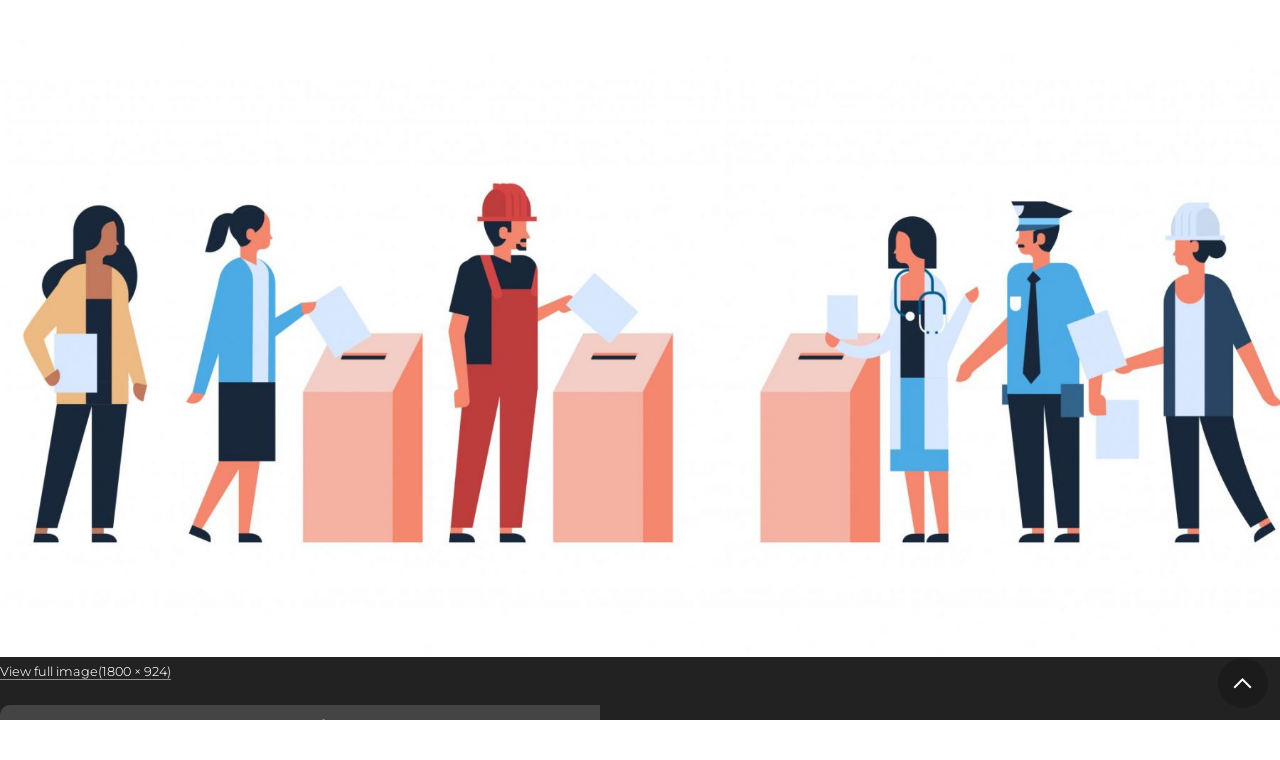

--- FILE ---
content_type: text/css
request_url: https://browngirlmagazine.com/wp-content/themes/brown-girl-mag/icons/style.css?ver=6.8.3
body_size: 350
content:
@font-face {
  font-family: 'ncicons';
  src:
    url('fonts/ncicons.ttf?5jcvzs') format('truetype'),
    url('fonts/ncicons.woff?5jcvzs') format('woff'),
    url('fonts/ncicons.svg?5jcvzs#ncicons') format('svg');
  font-weight: normal;
  font-style: normal;
  font-display: block;
}

.ncicon {
  /* use !important to prevent issues with browser extensions that change fonts */
  font-family: 'ncicons' !important;
  speak: never;
  font-style: normal;
  font-weight: normal;
  font-variant: normal;
  text-transform: none;
  line-height: 1;

  /* Better Font Rendering =========== */
  -webkit-font-smoothing: antialiased;
  -moz-osx-font-smoothing: grayscale;
}

.nc-bgm:before {
  content: "\e905";
}
.nc-email:before {
  content: "\e900";
}
.nc-user:before {
  content: "\e908";
}
.nc-clock:before {
  content: "\e94e";
}
.nc-link:before {
  content: "\e9cb";
}
.nc-new-tab:before {
  content: "\ea7e";
}
.nc-dots:before {
  content: "\e909";
}
.nc-menu:before {
  content: "\e907";
}
.nc-close:before {
  content: "\e903";
}
.nc-play-circle:before {
  content: "\e90a";
}
.nc-search:before {
  content: "\e90c";
}
.nc-download:before {
  content: "\e708";
}
.nc-reply:before {
  content: "\e96a";
}
.nc-arrow-back:before {
  content: "\e901";
}
.nc-arrow-forward:before {
  content: "\e902";
}
.nc-checkbox-checked:before {
  content: "\ea52";
}
.nc-checkbox-unchecked:before {
  content: "\ea53";
}
.nc-radio-checked:before {
  content: "\ea55";
}
.nc-radio-unchecked:before {
  content: "\ea56";
}
.nc-facebook:before {
  content: "\ea90";
}
.nc-twitter:before {
  content: "\ea96";
}
.nc-instagram:before {
  content: "\ea92";
}
.nc-linkedin:before {
  content: "\eaca";
}
.nc-pinterest:before {
  content: "\e90d";
}
.nc-tiktok:before {
  content: "\e904";
}
.nc-google:before {
  content: "\ea88";
}
.nc-youtube:before {
  content: "\ea9d";
}
.nc-vimeo:before {
  content: "\eaa0";
}
.nc-get-pocket:before {
  content: "\e90e";
}
.nc-tumblr:before {
  content: "\eab9";
}
.nc-reddit:before {
  content: "\eac6";
}
.nc-wikipedia:before {
  content: "\eac8";
}
.nc-quotes:before {
  content: "\e90f";
}
.nc-cart:before {
  content: "\e924";
}
.nc-secured-lock:before {
  content: "\e925";
}


--- FILE ---
content_type: application/javascript
request_url: https://browngirlmagazine.com/wp-content/themes/brown-girl-mag/blocks/js/animate/aos-remove.js?ver=6.8.3
body_size: -170
content:
// This removes the disabled attribute from the link stylesheet
document.getElementById('nc-blocks-animate-css').removeAttribute('disabled');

******************************

## THE TASK
Line by line, write out the records above exactly, skipping the pictures.

## TASK SOLUTION
--- FILE ---
content_type: text/css
request_url: https://browngirlmagazine.com/wp-content/themes/brown-girl-mag/icons/style.css?ver=6.8.3
body_size: 350
content:
@font-face {
  font-family: 'ncicons';
  src:
    url('fonts/ncicons.ttf?5jcvzs') format('truetype'),
    url('fonts/ncicons.woff?5jcvzs') format('woff'),
    url('fonts/ncicons.svg?5jcvzs#ncicons') format('svg');
  font-weight: normal;
  font-style: normal;
  font-display: block;
}

.ncicon {
  /* use !important to prevent issues with browser extensions that change fonts */
  font-family: 'ncicons' !important;
  speak: never;
  font-style: normal;
  font-weight: normal;
  font-variant: normal;
  text-transform: none;
  line-height: 1;

  /* Better Font Rendering =========== */
  -webkit-font-smoothing: antialiased;
  -moz-osx-font-smoothing: grayscale;
}

.nc-bgm:before {
  content: "\e905";
}
.nc-email:before {
  content: "\e900";
}
.nc-user:before {
  content: "\e908";
}
.nc-clock:before {
  content: "\e94e";
}
.nc-link:before {
  content: "\e9cb";
}
.nc-new-tab:before {
  content: "\ea7e";
}
.nc-dots:before {
  content: "\e909";
}
.nc-menu:before {
  content: "\e907";
}
.nc-close:before {
  content: "\e903";
}
.nc-play-circle:before {
  content: "\e90a";
}
.nc-search:before {
  content: "\e90c";
}
.nc-download:before {
  content: "\e708";
}
.nc-reply:before {
  content: "\e96a";
}
.nc-arrow-back:before {
  content: "\e901";
}
.nc-arrow-forward:before {
  content: "\e902";
}
.nc-checkbox-checked:before {
  content: "\ea52";
}
.nc-checkbox-unchecked:before {
  content: "\ea53";
}
.nc-radio-checked:before {
  content: "\ea55";
}
.nc-radio-unchecked:before {
  content: "\ea56";
}
.nc-facebook:before {
  content: "\ea90";
}
.nc-twitter:before {
  content: "\ea96";
}
.nc-instagram:before {
  content: "\ea92";
}
.nc-linkedin:before {
  content: "\eaca";
}
.nc-pinterest:before {
  content: "\e90d";
}
.nc-tiktok:before {
  content: "\e904";
}
.nc-google:before {
  content: "\ea88";
}
.nc-youtube:before {
  content: "\ea9d";
}
.nc-vimeo:before {
  content: "\eaa0";
}
.nc-get-pocket:before {
  content: "\e90e";
}
.nc-tumblr:before {
  content: "\eab9";
}
.nc-reddit:before {
  content: "\eac6";
}
.nc-wikipedia:before {
  content: "\eac8";
}
.nc-quotes:before {
  content: "\e90f";
}
.nc-cart:before {
  content: "\e924";
}
.nc-secured-lock:before {
  content: "\e925";
}


--- FILE ---
content_type: application/javascript
request_url: https://browngirlmagazine.com/wp-content/themes/brown-girl-mag/blocks/js/animate/aos-remove.js?ver=6.8.3
body_size: -170
content:
// This removes the disabled attribute from the link stylesheet
document.getElementById('nc-blocks-animate-css').removeAttribute('disabled');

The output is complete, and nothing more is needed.